By Taryn Balchunas
Taryn and Chetwynd on her 21st birthday.
A Boston native with a familiar accent for Emerson students studying abroad in the Netherlands, Richard Chetwynd is a writing professor currently teaching at Kasteel Well for the spring semester of 2012. Even if he considers himself more of a poet, he is teaching Fiction Writing and Travel Writing at the Castle, genres in which he knows how to write well.
Admittedly not always remembering the tips he is giving in his Travel Writing class, he does consistently drive home certain points about writing. According to Chetwynd, travel writers need to have an angle, must “command the facts,” and give the reader an accurate feel of the environment. He argues that anyone can get a travel writing piece published, but few can write the pieces well. Good travel writing requires being removed and acting as the senses for the reader. The reader does not necessarily have to live vicariously through the author, but it is the author’s job to bring the places they visited to life.

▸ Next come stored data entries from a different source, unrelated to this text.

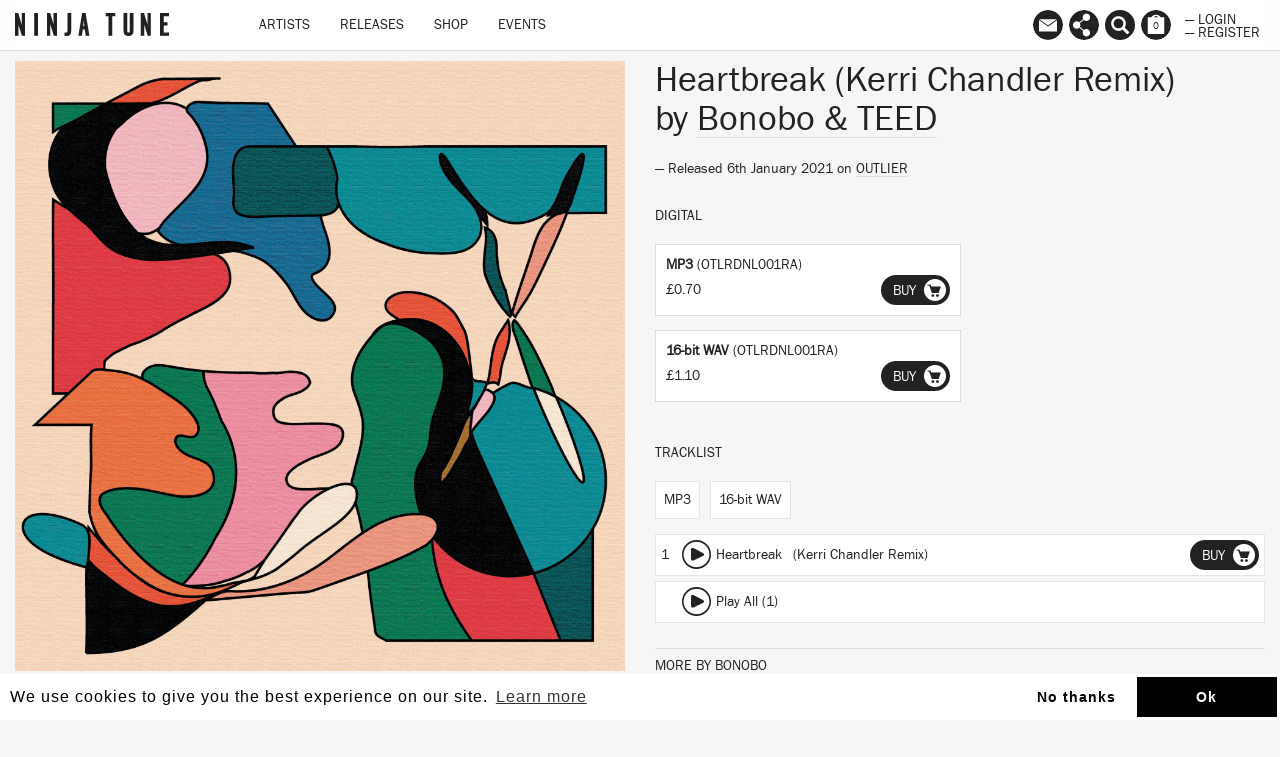

--- FILE ---
content_type: text/css
request_url: https://cookies.ninjatune.net/cookieconsentcustom.css
body_size: -101
content:
/*
 * Finding the revoke button randomly disappears.
 */

.cc-animate.cc-revoke.cc-bottom {
    display: block !important;
    /* border: 2px solid #008fbf; */
    border-bottom: none;
}


/*
 * Formatting for selected option
 */

.cc-selected {
    /* color: #000 !important; */
    /* background-color: #f1d600 !important; */
}


/*
 * Formatting for not selected option
 */

.cc-notselected {
    /* color: #fff !important;
    background-color: transparent !important; */
}

.cc-revoke {
    display: -webkit-box !important;
    display: -ms-flexbox !important;
    display: flex !important;
}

Students in the Kasteel Well program are learning how to explore and expand their comfort zones. This Travel Writing class is helping encourage students to be adventurous and travel to places that they only dreamed of traveling to. It is teaching Emerson students how to be observant and aware of their surroundings. For those students that do not have a photographic memory, Chetwynd encourages them to keep a notebook, collect maps, menus, and pamphlets, and to take photographs. He recommends that students do as much research as possible before traveling, to be open to living accommodations (he once slept on top of a train in order to save money), and to interview at least one local person. As Chetwynd says, “when people open their mouths, they become human.”
As with all other forms of writing and literature, “show, don’t tell” is a rule that still applies to travel writing. According to Chetwynd, writing in the present tense is limiting, so writing in the past tense is recommended. In order to avoid emotionally manipulating the reader, write about the place instead of yourself. And my personal favorite piece of advice, “Pretend you are talking to the police. Think of all of the words you’re about to say.”
Well-written travel writing does not have a specific formula, but these are some tips that are beneficial to keep in mind if writers are interested in going into this industry. Like Chetwynd says, “It’s all about rhythm. You’re the bass drum, and the world around you is all of the other instruments.”